Activity –
Continue the plot summary of *We Are Called to Rise* below from the point where it ends.

Exercise passage –
::::::::::

We Are Called to Rise Summary

We Are Called to Rise Summary

This story is told by assembling character portraits, all leading to a major climax when all the character's lives come together. These are the portraits in order.

Avis is a lonely, frustrated housewife who feels trapped by the house she so carefully built for her son and for herself. In the middle of the night, she says too much and has to leave her home. She's had a difficult life, and she is left with the realization that she has brought herself back to ground zero. She must now re-establish her life from scratch for herself. Her son has returned from his third tour in Iraq and is going to become a police officer.

Roberta is a court-appointed child care advocate who we meet while she is thinking of past cases, and the contrast between the Las Vegas that people know and the reality of the unsightly underbelly of the city, the serious income inequality and the tragic criminal element.

Bashkim is only 8 years old. He lives in Las Vegas with his family who run an ice cream truck for money. Bashkim's baba and nene are Albanian political refugees. The young child loves his life at school, and he loves his little sister as well, but the family isn't exactly peaceful. It seems the constant paranoia and distress of his difficult life as a political refugee has left Baba unable to control his wrath, and he often takes out his paranoia against his wife by beating her in front of Bashkim.

When we meet Luis Rodrigues-Reyes, he is waking up in the hospital. He has been badly injured during his tour in Afghanistan, and his best friend was killed in the attack that left him injured. He has been in correspondence with Bashkim, the Albanian boy through an elementary school project.

After seeing that Nate, Avis's son, has been abusing his wife, Avis and Jim reunite to have dinner with their son. Jim is comfortable with Nate's thinly veiled defense, but Avis sees Lauren, Nate's wife, and how nervous and bothered she is, and Avis suspects that Nate is more violent than he seems.

Luis is hospitalized for a self-inflicted gunshot wound, it seems. His depression and PTSD become Bashkim's problem too when he over-shares with the young boy. When the boy asks, "Did you have to kill people?" the soldier responds, that yes, he has killed. He has even killed small boys like Bashkim, and he even goes so far as to say that because of his name, someone will probably try to kill Bashkim one day.

::::::::::

Provided material –
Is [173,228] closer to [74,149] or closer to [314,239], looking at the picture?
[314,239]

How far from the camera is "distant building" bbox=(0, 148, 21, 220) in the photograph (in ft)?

::::::::::

Response area –
Back at Bashkim's school, the boy is left badly shaken, and when the boy's parents are called to the school to deal with the matter, the father's explosive temper and relentless paranoia make matters even worse, leaving Bashkim badly wounded by the whole experience.

Luis doesn't even know that he wrote the letter until it is revealed to him by his therapy. Apparently he wrote the letter during a suicidal episode, and shot himself when he was done with the letter. With help from his psychiatrist, Dr. Ghosh, and the help of the school, Bashkim and Luis can continue corresponding—this time without the father becoming involved.

Avis doesn't know what to think of her son. Her son was troubled even before his involvement with the military. When he was a high schooler, he was involved in a drinking and driving incident where someone was killed.

Then her worst nightmares are worsened when Nate's service as a police officer leads to the murder of Bashkim's mother during a traffic citation. He says he thought the ice cream scoop that Bashkim's mother was carrying was actually a knife she was going to use to kill her own son, so Nate allegedly did it to protect Bashkim, but nevertheless, his trigger-happy anxiety leaves Bashkim motherless and permanently traumatized.

In court, Nate is let off easy, but his mother confronts the commander and demands that Nate be treated for his obvious PTSD, and that they take his mistake seriously—or else she will alert the media. Luis hears about Bashkim and offers to help. Roberta, the child advocate, uses this opportunity to provide Bashkim with a home, and the court rules to remove the children to the custody of Luis.